Our study found that the new generation IEHL device offers efficient fragmentation of hard and soft stone phantoms with the larger 9 Fr probe and against soft stones with the smaller 1.9 Fr probes. Interestingly, the new generation of 1.9 Fr IEHL was observed to be more effective in fragmenting soft phantoms (with stiffness comparable to uric acid stones) than the Ho:YAG laser, but it was relatively ineffective against hard phantoms (with stiffness comparable to calcium oxalate monohydrate stones). Meanwhile, the 9 Fr probe was highly effective in fragmenting both phantom types. These findings are consistent with those of the Teichman group, who also observed relative decrease in IEHL ablation efficiency as the stone size to probe size ratio increased [14]. The efficacy discrepancy between 9 Fr and 1.9 Fr probe fragmentation of hard phantoms could be explained by differences in cavitation bubble size and subsequently decreased acoustic transient pressure generation by the smaller probe tip. It is known that the mechanism of IEHL involves spark generation which produces a hydraulic shock wave that first causes direct mechanical damage to the stone, and then secondly creates a cavitation bubble which then collapses and thereby produces a delayed second pressure pulse which also damages the stone [13]. In this framework, if there exists a mechanical energetic threshold which must be surpassed in order to achieve stone ablation, then it may be the case that the larger probe produces hydraulic shock waves and cavitation bubble collapse which are sufficiently energetic to surmount such a threshold in both hard and soft phantoms, whereas the smaller probe only produces enough force to ablate the soft stones. Moreover, since the mechanism of the Ho: YAG laser is considered to be predominantly thermal ablation and less dependent on mechanical damage, our findings of grossly comparable fragmentation efficiency between hard and soft phantoms with the laser herein make sense.

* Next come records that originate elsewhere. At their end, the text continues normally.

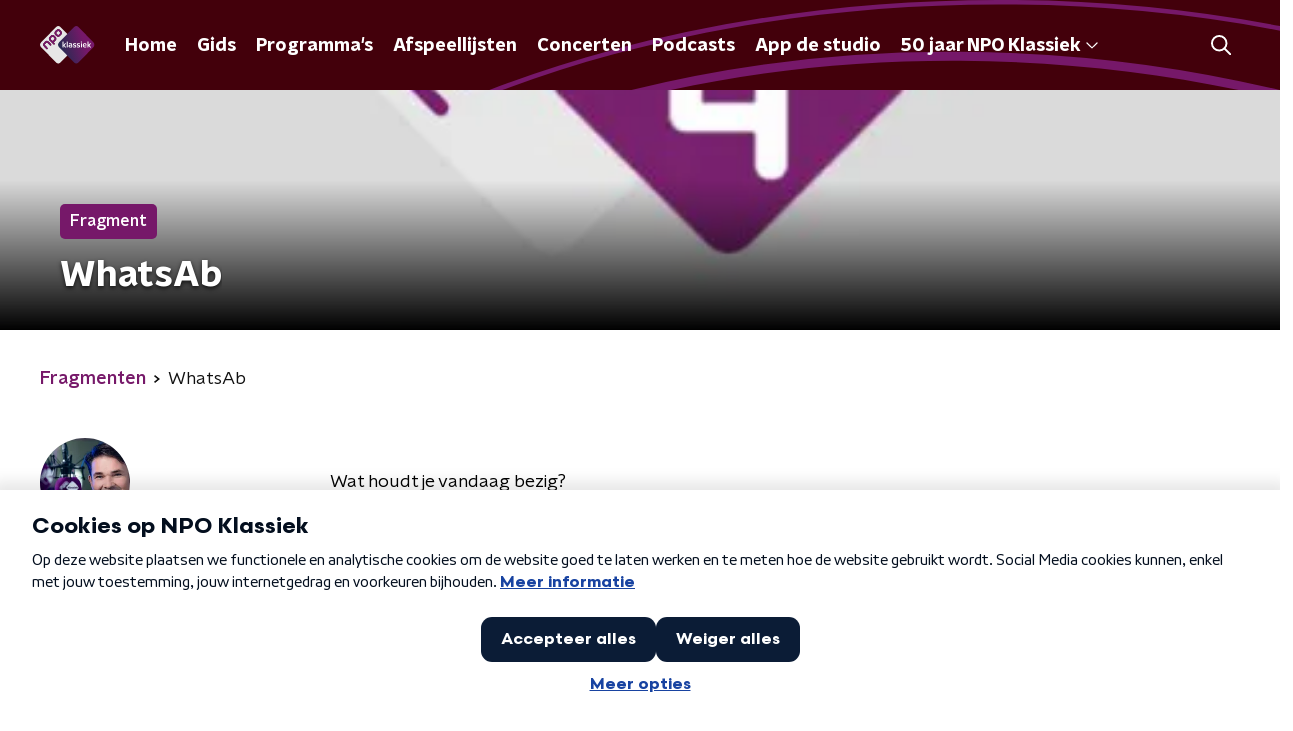

--- FILE ---
content_type: application/javascript
request_url: https://www.npoklassiek.nl/_next/static/chunks/pages/thema/%5Btheme%5D/%5B%5B...childTheme%5D%5D-e340231555974c3c.js
body_size: 1067
content:
(self.webpackChunk_N_E=self.webpackChunk_N_E||[]).push([[4140],{65031:function(e,n,t){(window.__NEXT_P=window.__NEXT_P||[]).push(["/thema/[theme]/[[...childTheme]]",function(){return t(37475)}])},37475:function(e,n,t){"use strict";t.r(n),t.d(n,{__N_SSP:function(){return d}});var a=t(70865),r=t(26297),i=t(52322),o=t(8775),s=t(66724),c=t(21264),l=t(90699),g=t(32e3),u=t(16813),d=!0;n.default=function(e){if((0,s.V)(e))return(0,i.jsx)(g.Z,(0,a.Z)({},e));var n=e.alternatePageLogo,t=e.navigationBanners,d=e.pageHeaderBackgroundImageUrl,m=e.seo,h=e.showHeader,k=e.title,p=e.trackingObj,v=(0,r.Z)(e,["alternatePageLogo","navigationBanners","pageHeaderBackgroundImageUrl","seo","showHeader","title","trackingObj"]),f=(null===t||void 0===t?void 0:t.length)>0;return(0,i.jsx)(c.Z,{alternatePageLogo:n,hasPageHeader:!f&&!d,seo:m,title:k,trackingObj:p,children:(0,i.jsx)(o.Z,(0,a.Z)({backgroundImageComponent:l.Z,hasNavigationBanners:f,navigationBanners:t,pageHeaderBackgroundImageUrl:d,showHeader:h,title:k,trackDetailUrl:u.trackDetailUrl},v))})}},8775:function(e,n,t){"use strict";var a=t(52322),r=t(97729),i=t.n(r),o=t(45847),s=t.n(o),c=t(21300),l=t(26996);n.Z=function(e){var n=e.backgroundImageComponent,t=e.contentItems,r=e.countClock,o=e.currentUrl,g=e.eventDetails,u=e.hasNavigationBanners,d=e.isLivePreview,m=void 0!==d&&d,h=e.navigationBanners,k=e.pageHeaderBackgroundImageUrl,p=e.showHeader,v=e.slug,f=e.title,_=e.trackDetailUrl,j=e.trackHistoryUrl;return(0,a.jsxs)(a.Fragment,{children:[m&&(0,a.jsx)(s(),{src:"/scripts/iframeResizer.contentWindow.min.js"}),(0,a.jsx)(i(),{children:v&&o&&(0,a.jsx)("script",{type:"application/ld+json",children:'\n          {\n            "@context": "https://schema.org",\n            "@type": "BreadcrumbList",\n            "itemListElement": [{\n              "@type": "ListItem",\n              "position": 1,\n              "name": "'.concat(v,'",\n              "item": "').concat(o,'"\n            }]\n          }\n          ')})}),(0,a.jsx)(c.Z,{backgroundImageComponent:n,countClock:r,hasNavigationBanners:u,navigationBanners:h,pageHeaderBackgroundImageUrl:k,showHeader:p,subTitle:null===g||void 0===g?void 0:g.date,title:f}),t.map((function(e,n){return(0,a.jsx)(l.Z,{contentItem:e,isFirst:0===n,isLast:n===t.length-1,trackDetailUrl:_,trackHistoryUrl:j},n)}))]})}},45847:function(e,n,t){e.exports=t(20747)}},function(e){e.O(0,[2089,8573,6968,2821,2040,138,7429,2e3,3713,4286,8758,9875,4534,7466,118,1300,9774,2888,179],(function(){return n=65031,e(e.s=n);var n}));var n=e.O();_N_E=n}]);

Limitations to our study include the in vitro nature of the testing. 6x6 mm phantoms were used in our bladder model, and while bladder stones typically grow larger than before requiring treatment, this phantom size nonetheless seemed to allow for adequate testing of the devices. The probes in the bladder model were used under direct vision to perform the ablation testing, whereas in clinical use they would be placed through the working channel of a cystoscope. We also had the advantage of using optimized device settings for this benchtop evaluation which were able to be held constant for the duration of testing, whereas settings in clinical use may more variable and dependent on many different patient-specific factors. The time required for Uro-Touch IEHL® probe exchanges (about 10 to 15 seconds per probe exchange) was excluded from our tests as we compared the direct functional efficacy, although in reality this time would contribute to overall procedural time. Moreover, based on our observed decrease in efficacy when using smaller probes against hard stones, it is possible that the number of required probe changes could limit the utilization of Uro-Touch IEHL® and potentially make clinical adoption prohibitive. Finally, since this was a purely benchtop evaluation, the underlying concern of safety with the device was not assessed and cannot be reasonably commented upon. Safety testing remains ongoing and results pending.

Conclusion

The new generation AUTOLITH® Uro-Touch IEHL® device demonstrates good efficacy in vitro against hard and soft BegoStone phantoms in a bladder model using a 9 Fr probe when compared to the LithoClast® Master mechanical lithotrite. The Uro-Touch also demonstrates good efficacy against soft phantoms, but not hard phantoms, in a ureteral model with a 1.9 Fr probe when compared to Ho:YAG laser. While these data are encouraging, it will be imperative to assess the results of ongoing safety testing prior to adopting the system for routine clinical use.


Figure 1: Hard BegoStone Fragmentation Percent Result of Uro-Touch 9 Fr & LithoClast Master.



Figure 2: Soft BegoStone Fragmentation Percent Result of Uro-Touch 9 Fr & LithoClast Master.



Figure 3: Hard BegoStone Fragmentation Percent Result of Uro-Touch 1.9 Fr & Ho: YAG Laser.



Figure 4: Soft BegoStone Fragmentation Percent Result of Uro-Touch 1.9 Fr & Ho: YAG Laser.